Sección del documento =
════════

VACANTIS APOSTOLICAE SEDIS

"Quod si ex Ecclesiae voluntate et praescripto eadem aliquando fuerit necessaria ad valorem quoque." "Ipsum Suprema Nostra auctoritate nullum et irritum declaramus."

EL LLAMADO PRINCIPIO DE NO INTERVENCIÓN ES INJUSTO Y HERÉTICO


P. José Fernández Montaña
El Syllabus de Pio IX.,
con la explicación debida y la defensa científica de la condenación de sus ochenta proposiciones
1905

El llamado principio de no intervención es injusto
PROPOSICIÓN LXII del SYLLABUS

Dice en castellano:
"Se debe proclamar y observar el principio que llaman de no intervención." 

Condenada, asimismo, fue esta proposición en la Alocución pontificia Novos et ante, que pronunció también Pío IX en 28 de Septiembre de 1860. 

Consiguientemente a tan soberana reprobación, la tesis sexagésimasegunda del Syllabus en sentido católico verdadero ha de predicarse así: No se debe proclamar, ni guardar el principio llamado de no intervención. 

El cual principio de no intervención, ó de no mezclarse en los hechos ajenos, en las guerras injustas, en los despojos tiránicos del más fuerte contra la propiedad, la inocencia y la debilidad santa, conquista es 1iberalesca de lo que hoy llaman derecho nuevo. 

Funesta cosa debe ser cuando el Vicario de Cristo la anatematizó denunciándola a la cristiandad entera como práctica inicua y vitanda. 

Si hemos de dar asenso a escritores, graves contemporáneos, fue Napoleón III quien primero la proclamó, aunque si bien se mira y pesa esta materia, Napoleón I, con sus invasiones y despojos, violentos y forzosos, y otros muchos prepotentes anteriores, la pusieron por obra apoderándose de lo que no era suyo, rechazando toda intervención y pretendiendo la legitimidad de sus latrocinios.

Noten bien los sobredichos escritores cuando señalan al mismo Napoleón III, a pesar de su reprobada teoría, de abandonar al cordero entre las garras lupinas, interviniendo pro domo sua, en la guerra de Crimea, protegiendo a los turcos contra los cristianos; en la italiana, despojando al Austria de la Lombardía en provecho de su amigo favorito y seguidor Víctor Manuel, robador sacrílego del territorio de la Santa Sede y otros Estados, para llevar a término la unidad del reino de Italia, sin consideración alguna a la justicia y la propiedad ajena; en la guerra de Méjico, adjudicando el imperio de aquel país al célebre Maximiliano, que tan trágicamente acabó su mando.

════════

Tarea pendiente =
Responda estas preguntas sobre el texto del principio de no intervención:
1. ¿En qué fecha pronunció Pío IX la alocución Novos et ante?
2. Según escritores contemporáneos, ¿quién fue el primero en proclamar ese principio?
3. ¿A quién adjudicó Napoleón III el imperio de Méjico?

Datos recopilados =
════════

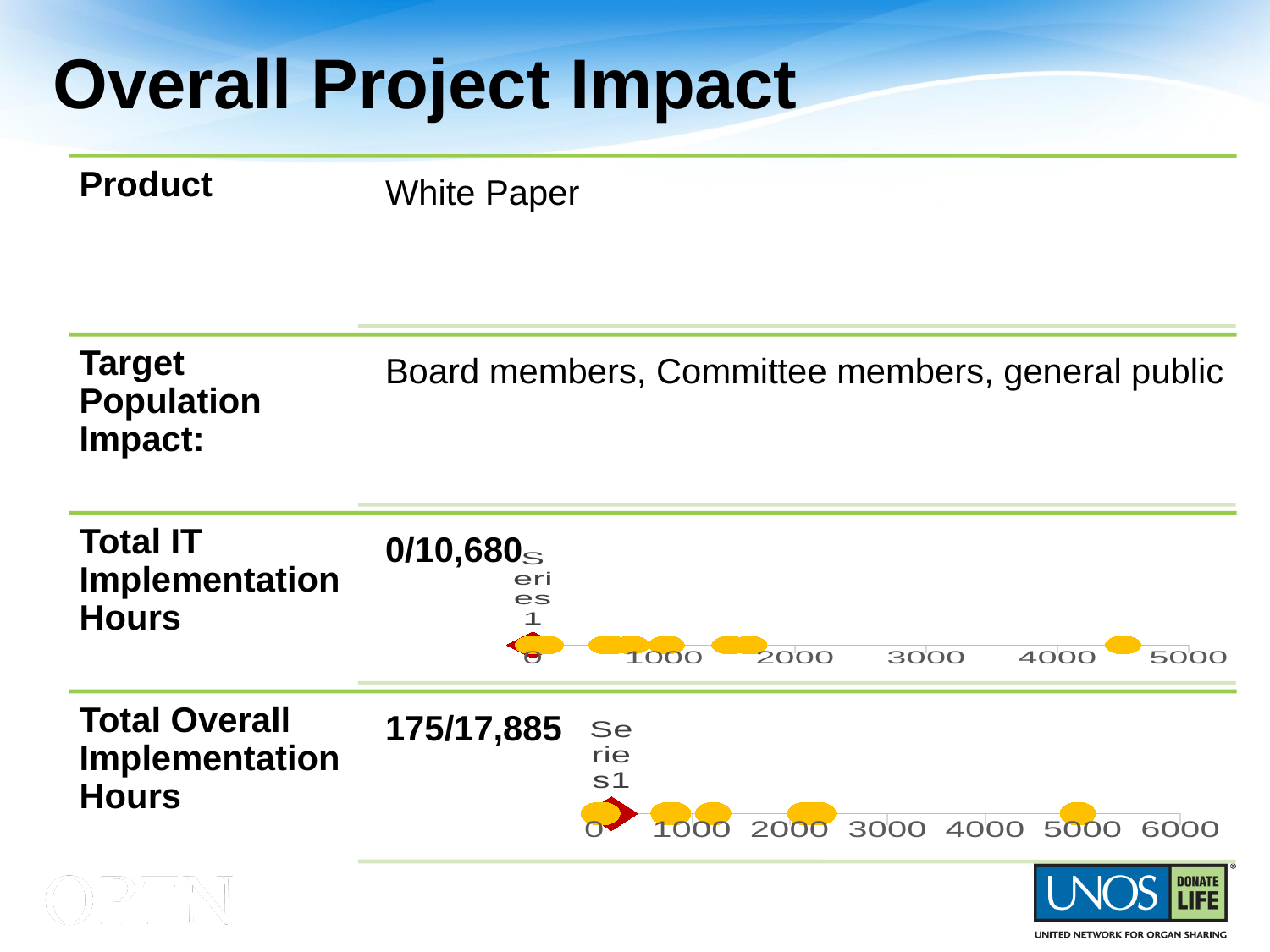
What kind of chart is shown next to "Total Overall Implementation Hours"? scatter chart In the chart next to "Total Overall Implementation Hours", is the rightmost point greater or less than 6000? less In the chart next to "Total Overall Implementation Hours", what is the highest tick value shown on the x axis? 6000 In the chart next to "Total IT Implementation Hours", what is the highest tick value shown on the x axis? 5000 In the chart next to "Total IT Implementation Hours", is the rightmost point greater or less than 5000? less In the chart next to "Total Overall Implementation Hours", is the rightmost point greater or less than 4000? greater What kind of chart is shown next to "Total IT Implementation Hours"? scatter chart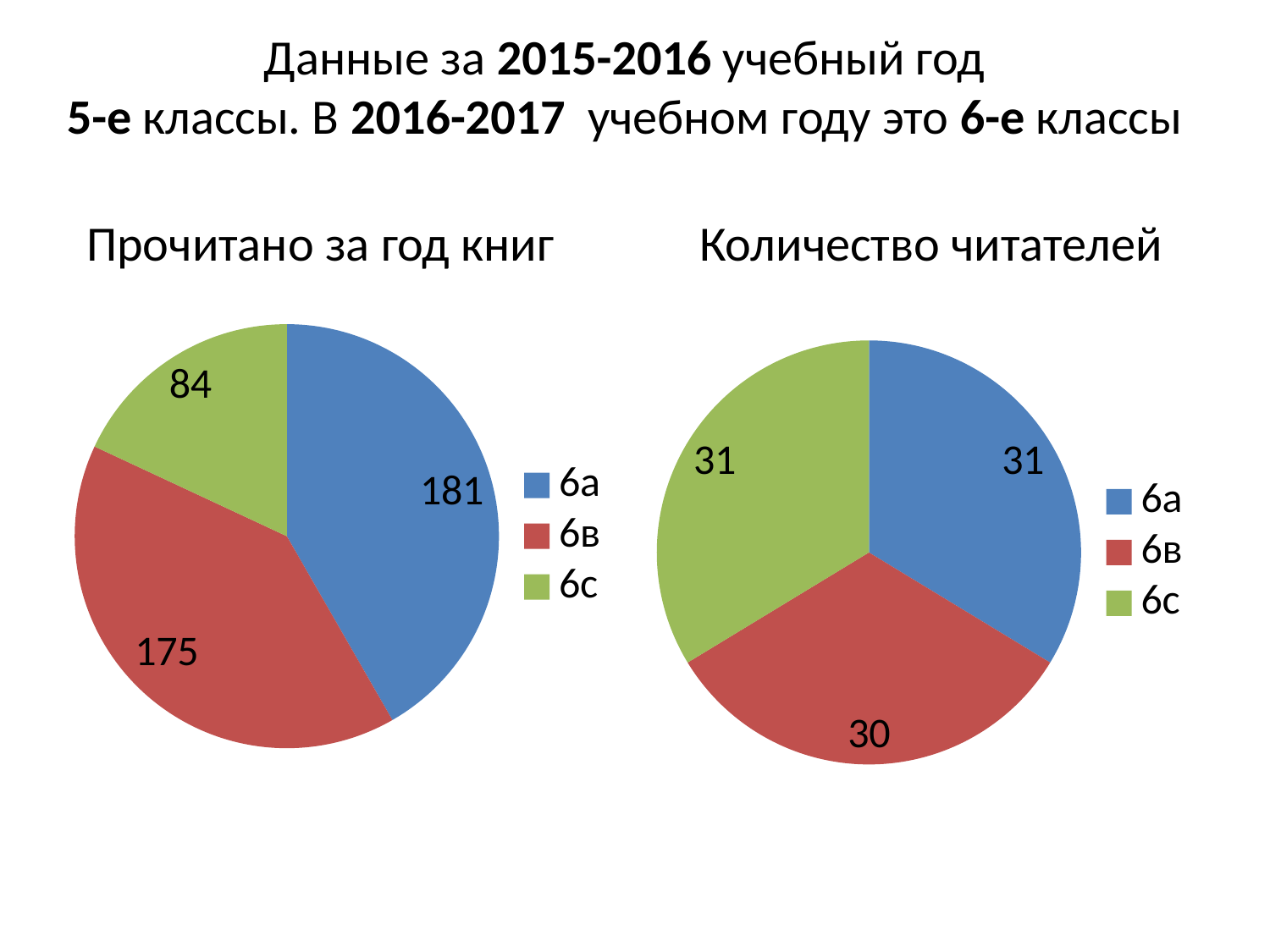
In the chart titled "Прочитано за год книг", what is the value for 6а? 181 In the chart titled "Количество читателей", what colour is the slice for 6с? green What kind of chart is the chart titled "Прочитано за год книг"? pie chart In the chart titled "Прочитано за год книг", what is the value for 6с? 84 In the chart titled "Прочитано за год книг", which category has the highest value? 6а In the chart titled "Количество читателей", what is the value for 6в? 30 In the chart titled "Прочитано за год книг", what is the difference between the values for 6а and 6в? 6 How many slices does the chart titled "Количество читателей" have? 3 In the chart titled "Прочитано за год книг", what is the difference between the values for 6в and 6с? 91 In the chart titled "Прочитано за год книг", which category has the lowest value? 6с In the chart titled "Прочитано за год книг", which is larger, the value for 6в or the value for 6с? 6в In the chart titled "Количество читателей", which is larger, the value for 6а or the value for 6в? 6а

════════

Respuesta escrita =
1. El 28 de septiembre de 1860.
2. Napoleón III.
3. A Maximiliano.